WRITTEN EXERCISE - Rewrite the records between the line holding "As visible here, of" and the line holding "the green leaf at the point at 219,288 <", inclusive, replacing "lit candle" with "burning candle" and leaving everything else unchanged. Give only those lines, without the pictures.

AVAILABLE RECORDS -

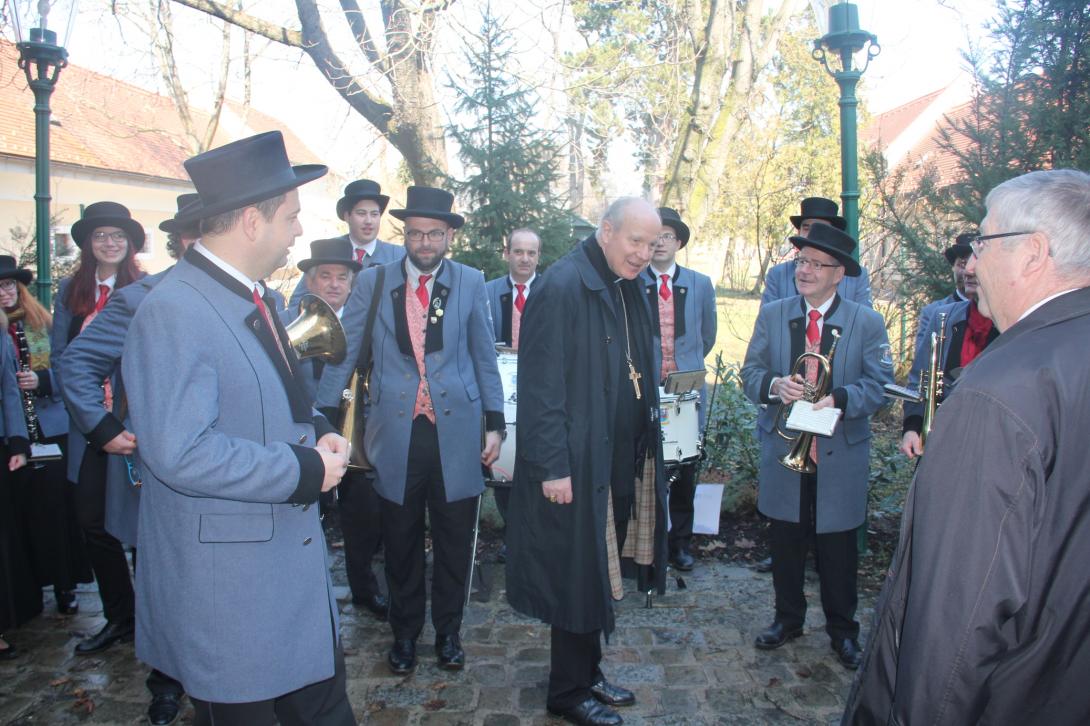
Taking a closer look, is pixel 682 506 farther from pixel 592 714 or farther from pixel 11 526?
pixel 11 526

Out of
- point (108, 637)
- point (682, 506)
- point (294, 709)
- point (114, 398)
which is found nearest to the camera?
point (294, 709)

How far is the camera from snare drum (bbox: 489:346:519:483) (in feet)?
16.3

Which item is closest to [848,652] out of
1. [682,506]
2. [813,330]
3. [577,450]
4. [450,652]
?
[813,330]

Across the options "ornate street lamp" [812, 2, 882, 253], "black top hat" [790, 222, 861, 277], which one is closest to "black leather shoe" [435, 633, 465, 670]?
"black top hat" [790, 222, 861, 277]

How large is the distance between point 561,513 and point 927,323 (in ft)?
9.12

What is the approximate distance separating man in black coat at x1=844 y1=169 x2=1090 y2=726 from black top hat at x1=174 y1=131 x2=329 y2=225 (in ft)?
6.43

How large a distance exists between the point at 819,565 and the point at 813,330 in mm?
1323

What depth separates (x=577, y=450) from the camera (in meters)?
3.65

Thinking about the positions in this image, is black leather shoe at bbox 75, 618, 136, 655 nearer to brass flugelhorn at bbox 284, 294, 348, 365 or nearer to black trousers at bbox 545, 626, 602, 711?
brass flugelhorn at bbox 284, 294, 348, 365

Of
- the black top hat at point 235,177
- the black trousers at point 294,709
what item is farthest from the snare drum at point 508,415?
the black top hat at point 235,177

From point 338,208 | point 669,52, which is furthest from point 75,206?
point 338,208

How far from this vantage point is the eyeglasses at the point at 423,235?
440 centimetres

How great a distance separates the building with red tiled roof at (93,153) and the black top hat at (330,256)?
52.2 feet

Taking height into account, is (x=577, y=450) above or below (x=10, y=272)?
below
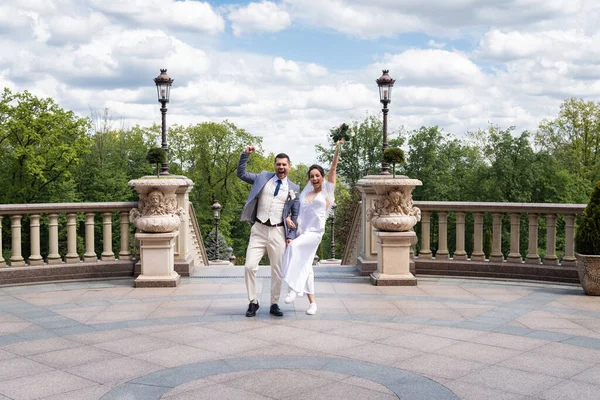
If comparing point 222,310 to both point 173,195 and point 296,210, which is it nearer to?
point 296,210

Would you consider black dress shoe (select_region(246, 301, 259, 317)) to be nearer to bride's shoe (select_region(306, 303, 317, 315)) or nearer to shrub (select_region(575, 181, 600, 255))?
bride's shoe (select_region(306, 303, 317, 315))

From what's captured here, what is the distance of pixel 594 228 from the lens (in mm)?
9531

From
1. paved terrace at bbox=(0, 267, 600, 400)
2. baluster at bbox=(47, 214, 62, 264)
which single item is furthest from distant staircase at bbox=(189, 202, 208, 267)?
paved terrace at bbox=(0, 267, 600, 400)

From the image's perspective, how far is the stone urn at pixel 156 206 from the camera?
10375mm

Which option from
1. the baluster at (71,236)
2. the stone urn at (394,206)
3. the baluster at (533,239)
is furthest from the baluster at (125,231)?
the baluster at (533,239)

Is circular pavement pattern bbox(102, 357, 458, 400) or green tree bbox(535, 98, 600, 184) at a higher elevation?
green tree bbox(535, 98, 600, 184)

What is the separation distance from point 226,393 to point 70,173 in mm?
37854

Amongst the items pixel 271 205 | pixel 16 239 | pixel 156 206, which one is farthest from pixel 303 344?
pixel 16 239

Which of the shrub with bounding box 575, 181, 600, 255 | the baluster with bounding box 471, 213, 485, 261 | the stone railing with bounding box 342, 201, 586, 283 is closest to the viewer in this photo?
the shrub with bounding box 575, 181, 600, 255

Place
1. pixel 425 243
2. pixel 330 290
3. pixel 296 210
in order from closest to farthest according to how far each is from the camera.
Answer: pixel 296 210 < pixel 330 290 < pixel 425 243

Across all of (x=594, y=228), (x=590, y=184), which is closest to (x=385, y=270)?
(x=594, y=228)

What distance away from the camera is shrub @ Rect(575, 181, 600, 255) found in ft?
31.2

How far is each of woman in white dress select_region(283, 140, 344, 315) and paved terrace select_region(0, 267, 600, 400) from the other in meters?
0.47

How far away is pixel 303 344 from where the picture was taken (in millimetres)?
6684
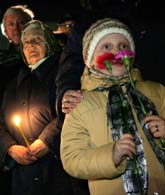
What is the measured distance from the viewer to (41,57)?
12.5 feet

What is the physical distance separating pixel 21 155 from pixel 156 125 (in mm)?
1564

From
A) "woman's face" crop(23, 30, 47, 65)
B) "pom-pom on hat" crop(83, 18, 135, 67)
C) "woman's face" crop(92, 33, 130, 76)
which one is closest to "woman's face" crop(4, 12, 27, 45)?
"woman's face" crop(23, 30, 47, 65)

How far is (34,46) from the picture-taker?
382cm

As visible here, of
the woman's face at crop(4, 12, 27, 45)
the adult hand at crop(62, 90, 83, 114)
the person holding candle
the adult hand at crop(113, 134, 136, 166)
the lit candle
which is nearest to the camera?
the adult hand at crop(113, 134, 136, 166)

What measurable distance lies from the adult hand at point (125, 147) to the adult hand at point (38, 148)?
1304mm

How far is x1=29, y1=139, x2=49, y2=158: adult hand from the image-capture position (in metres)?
Result: 3.46

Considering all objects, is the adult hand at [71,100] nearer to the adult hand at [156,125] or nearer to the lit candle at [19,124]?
the adult hand at [156,125]

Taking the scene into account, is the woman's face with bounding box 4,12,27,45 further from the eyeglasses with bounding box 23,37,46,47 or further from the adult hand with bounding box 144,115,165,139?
the adult hand with bounding box 144,115,165,139

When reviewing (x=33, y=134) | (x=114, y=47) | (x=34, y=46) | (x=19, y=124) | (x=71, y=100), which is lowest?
(x=33, y=134)

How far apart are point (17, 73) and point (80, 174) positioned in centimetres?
179

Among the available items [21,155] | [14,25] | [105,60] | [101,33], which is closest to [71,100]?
[105,60]

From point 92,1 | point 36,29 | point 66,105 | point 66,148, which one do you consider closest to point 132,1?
point 92,1

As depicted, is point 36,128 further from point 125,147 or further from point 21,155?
point 125,147

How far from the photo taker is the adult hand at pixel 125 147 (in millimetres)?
2201
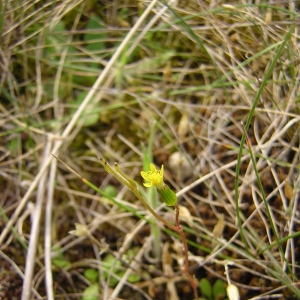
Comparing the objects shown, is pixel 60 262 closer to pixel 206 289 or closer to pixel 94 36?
pixel 206 289

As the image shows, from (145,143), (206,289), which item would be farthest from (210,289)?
(145,143)

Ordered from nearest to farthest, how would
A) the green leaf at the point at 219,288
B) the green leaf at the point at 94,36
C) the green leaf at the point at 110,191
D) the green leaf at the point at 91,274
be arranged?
the green leaf at the point at 219,288 < the green leaf at the point at 91,274 < the green leaf at the point at 110,191 < the green leaf at the point at 94,36

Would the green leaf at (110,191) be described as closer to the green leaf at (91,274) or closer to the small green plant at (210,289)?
the green leaf at (91,274)

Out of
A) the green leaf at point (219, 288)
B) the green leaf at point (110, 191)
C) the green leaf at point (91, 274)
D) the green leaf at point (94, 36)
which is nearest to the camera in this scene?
the green leaf at point (219, 288)

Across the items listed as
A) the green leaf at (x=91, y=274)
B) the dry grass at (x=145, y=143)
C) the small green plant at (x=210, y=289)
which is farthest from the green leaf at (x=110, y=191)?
the small green plant at (x=210, y=289)

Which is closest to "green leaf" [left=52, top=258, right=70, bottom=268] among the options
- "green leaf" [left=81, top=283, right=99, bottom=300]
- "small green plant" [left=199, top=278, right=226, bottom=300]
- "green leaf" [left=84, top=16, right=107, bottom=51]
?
"green leaf" [left=81, top=283, right=99, bottom=300]

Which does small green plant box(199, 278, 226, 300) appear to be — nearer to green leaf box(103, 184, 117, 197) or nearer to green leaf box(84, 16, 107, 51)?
green leaf box(103, 184, 117, 197)
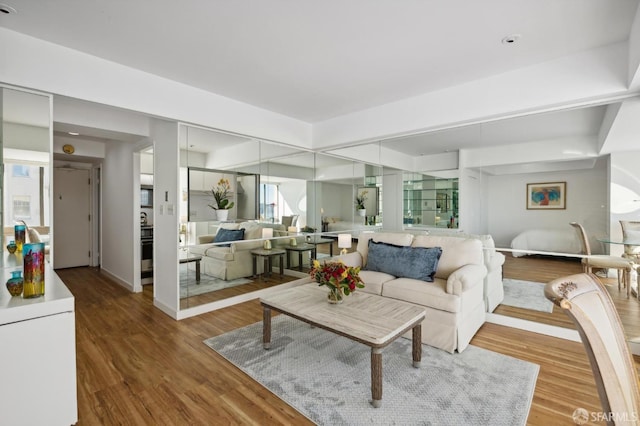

SOLUTION TO THIS PROBLEM -
As visible here, of
the woman's face at crop(4, 12, 27, 45)
the adult hand at crop(62, 90, 83, 114)
the person holding candle
the adult hand at crop(113, 134, 136, 166)
the burning candle
which is nearest to the camera?
the adult hand at crop(113, 134, 136, 166)

What measurable distance lies from the adult hand at point (125, 147) to the adult hand at point (38, 148)?
1304mm

How far is x1=29, y1=139, x2=49, y2=158: adult hand from the image-capture position (in metres)?
Result: 3.46

Considering all objects, is the adult hand at [71,100] nearer to the adult hand at [156,125] or nearer to the burning candle at [19,124]?
the adult hand at [156,125]

Taking the scene into account, is the woman's face with bounding box 4,12,27,45 further from the eyeglasses with bounding box 23,37,46,47 or further from the adult hand with bounding box 144,115,165,139?
the adult hand with bounding box 144,115,165,139

When reviewing (x=33, y=134) | (x=114, y=47) | (x=34, y=46) | (x=19, y=124) | (x=71, y=100), which is lowest?
(x=33, y=134)

How far apart are point (17, 73) and point (80, 174) positioned in centimetres?
179

Among the available items [21,155] | [14,25] | [105,60] | [101,33], which is closest to [71,100]?
[105,60]

From point 92,1 | point 36,29 | point 66,105 | point 66,148, which one do you consider closest to point 132,1?
point 92,1

As depicted, is point 36,128 further from point 125,147 or further from point 21,155?
point 125,147

How far from the photo taker is the adult hand at pixel 125 147 (in millimetres)?
2201
Comparing the objects shown, is pixel 60 262 closer to pixel 206 289 or closer to pixel 94 36?
pixel 206 289

As the image shows, from (145,143), (206,289), which item would be farthest from (210,289)?
(145,143)

Ordered from nearest to farthest, how would
A) the green leaf at the point at 219,288
B) the green leaf at the point at 94,36
C) the green leaf at the point at 110,191
D) the green leaf at the point at 91,274
be arranged?
the green leaf at the point at 219,288 < the green leaf at the point at 91,274 < the green leaf at the point at 110,191 < the green leaf at the point at 94,36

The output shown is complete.